I'm currently evaluating MKL11 to decide, if it should replace the older MKL6, that is used till now. I wrote a little console application to compare the FFT performance (for the moment just the computation time, not the numerical exactness), but the results rather suprised me, the MKL11 seems to be slower than MKL6.
The program runs 1100 FFTs with different lengths and measures the time. The attached plots show avg/min/max plots of 1100 loops (green). The red curves excluded the first 100 loops from the logging - no big difference there. The time is for each FFT calculation.
Plotting both average curves shows, that the MKL6 needs approximately half the time.
I was a bit surprised by these results - does anyone have experience on the FFT performance? Another thing that keeps me wondering are the outliners in the MKL11, that don't occur that much with MKL6.
My testing code:
int FFT_Kernel_float(unsigned int Nfft, void* pIn, void* pOut)
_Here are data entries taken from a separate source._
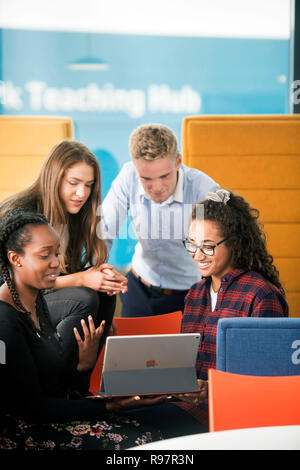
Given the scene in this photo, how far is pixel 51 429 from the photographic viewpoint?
5.59 ft

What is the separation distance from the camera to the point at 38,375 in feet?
6.27

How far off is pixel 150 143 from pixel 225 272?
2.47 ft

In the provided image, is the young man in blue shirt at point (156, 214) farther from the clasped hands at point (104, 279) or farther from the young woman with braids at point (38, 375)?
the young woman with braids at point (38, 375)

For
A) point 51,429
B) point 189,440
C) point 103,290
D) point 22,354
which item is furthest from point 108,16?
point 189,440

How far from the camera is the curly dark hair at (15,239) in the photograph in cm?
198

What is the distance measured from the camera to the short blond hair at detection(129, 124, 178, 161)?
2.58m

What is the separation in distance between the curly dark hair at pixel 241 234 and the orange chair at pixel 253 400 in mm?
776

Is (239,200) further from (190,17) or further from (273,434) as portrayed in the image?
(273,434)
DFTI_DESCRIPTOR_HANDLE hand = 0;
status = DftiCreateDescriptor(&hand, DFTI_SINGLE, DFTI_REAL, 1, Nfft);
status = DftiSetValue(hand, DFTI_PLACEMENT, DFTI_NOT_INPLACE);
status = DftiCommitDescriptor(hand);
status = DftiComputeForward(hand, pIn, pOut);
for (exp=exponent_start;exp<=exponent_stop;exp++) //2^4 to 2^20
Nfft = (unsigned int) pow(2.0,exp);
cxfTimeaxis[i] = ((float) i + 1.0) / fs;
cxfTimesig[i] = ((float)rnd.Get()/UINT_MAX)*2-1; //random signal
Time_all_min = 1e6;
Time_all_max = 0;
Time_firstexcl_min = 1e6;
Time_firstexcl_max = 0;
hpfcAllLoops.Start(); //start time for all loops
for (i=0;i<loops;i++) //loops = 1100
hpfcFirstExcluded.Start(); //start timer for loops after first excluded loops
hpfcIndividual.Start(); //start timer for single execution
status = FFT_Kernel_float(Nfft,cxfTimesig.ptr(), cxfFreqsig.ptr());
Time_individual = hpfcIndividual.Time();
if (i>=exclude_first_from_avg-1) //exclude_first_from_avg = 100
Time_firstexcl_max = max(Time_firstexcl_max,Time_individual);
Time_firstexcl_min = min(Time_firstexcl_min,Time_individual);
Time_all_max = max(Time_all_max,Time_individual);
Time_all_min = min(Time_all_min,Time_individual);
Time_all_tot = hpfcAllLoops.Time();
Time_firstexcl_tot = hpfcFirstExcluded.Time();
Time_firstexcl_avg = Time_firstexcl_tot / (double) (loops - exclude_first_from_avg);
Time_all_avg = Time_all_tot / (double) loops;
//log data here
Any opinions or experiences on this issue?Am I comparing apples and oranges?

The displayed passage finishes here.